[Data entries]
↓↓↓
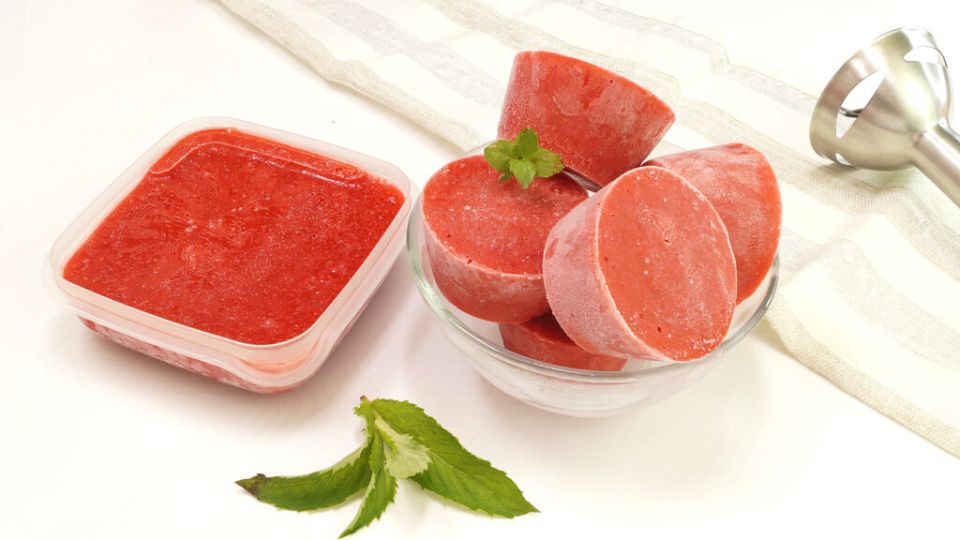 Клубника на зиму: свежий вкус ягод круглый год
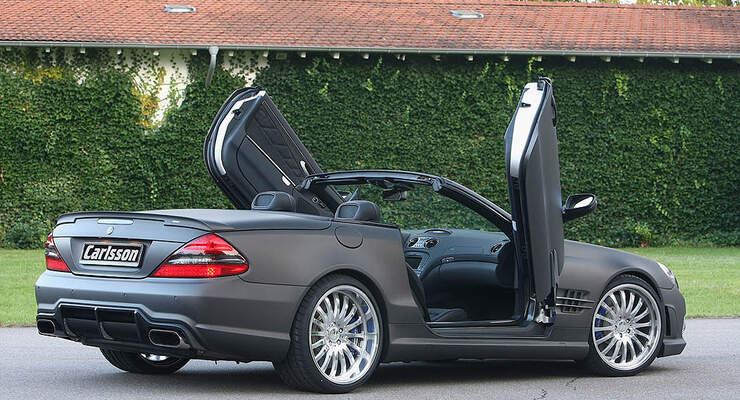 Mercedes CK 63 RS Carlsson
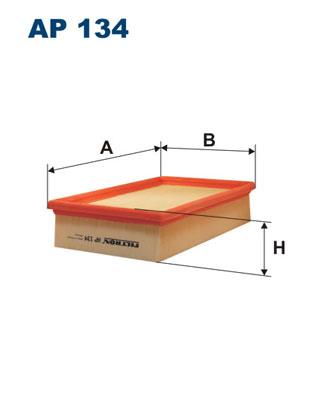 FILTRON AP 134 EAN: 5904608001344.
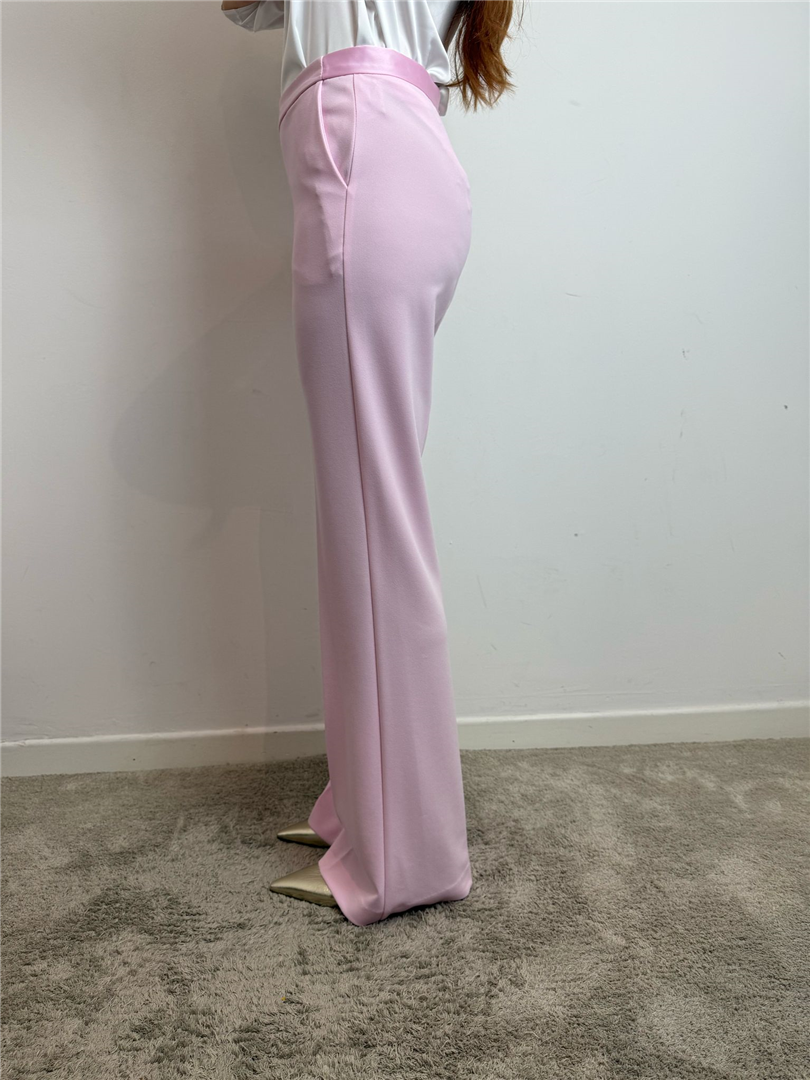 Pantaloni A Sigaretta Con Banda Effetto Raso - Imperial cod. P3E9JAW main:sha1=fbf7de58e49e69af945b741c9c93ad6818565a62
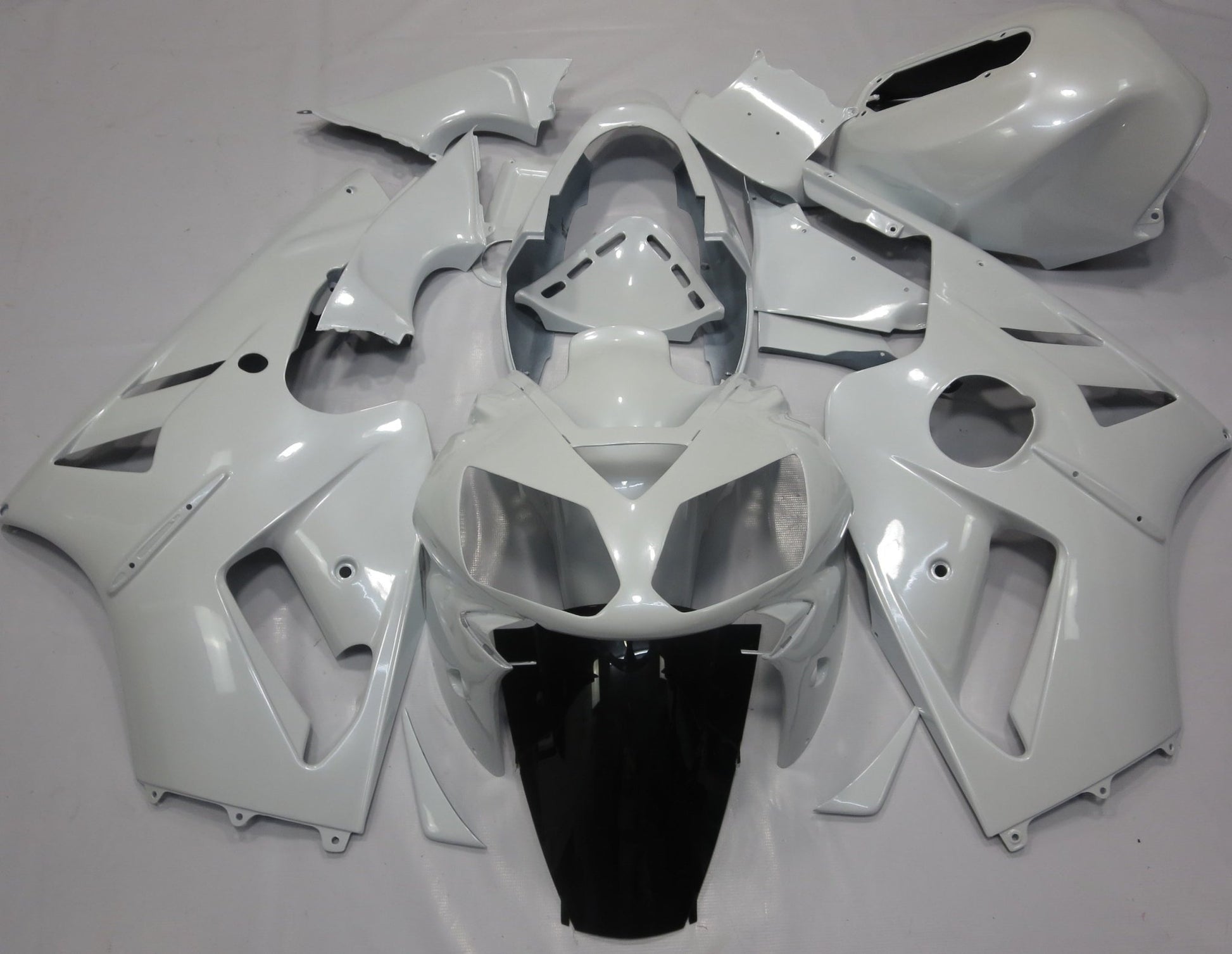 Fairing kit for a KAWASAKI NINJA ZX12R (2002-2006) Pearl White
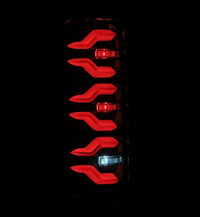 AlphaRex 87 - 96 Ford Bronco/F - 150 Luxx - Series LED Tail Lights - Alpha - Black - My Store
↑↑↑
◆ **Work item**
Copy the entries above faithfully and omit every image.

◆ **Answer to this problem**
 Клубника на зиму: свежий вкус ягод круглый год
 Mercedes CK 63 RS Carlsson
 FILTRON AP 134 EAN: 5904608001344.
 Pantaloni A Sigaretta Con Banda Effetto Raso - Imperial cod. P3E9JAW main:sha1=fbf7de58e49e69af945b741c9c93ad6818565a62
 Fairing kit for a KAWASAKI NINJA ZX12R (2002-2006) Pearl White
 AlphaRex 87 - 96 Ford Bronco/F - 150 Luxx - Series LED Tail Lights - Alpha - Black - My Store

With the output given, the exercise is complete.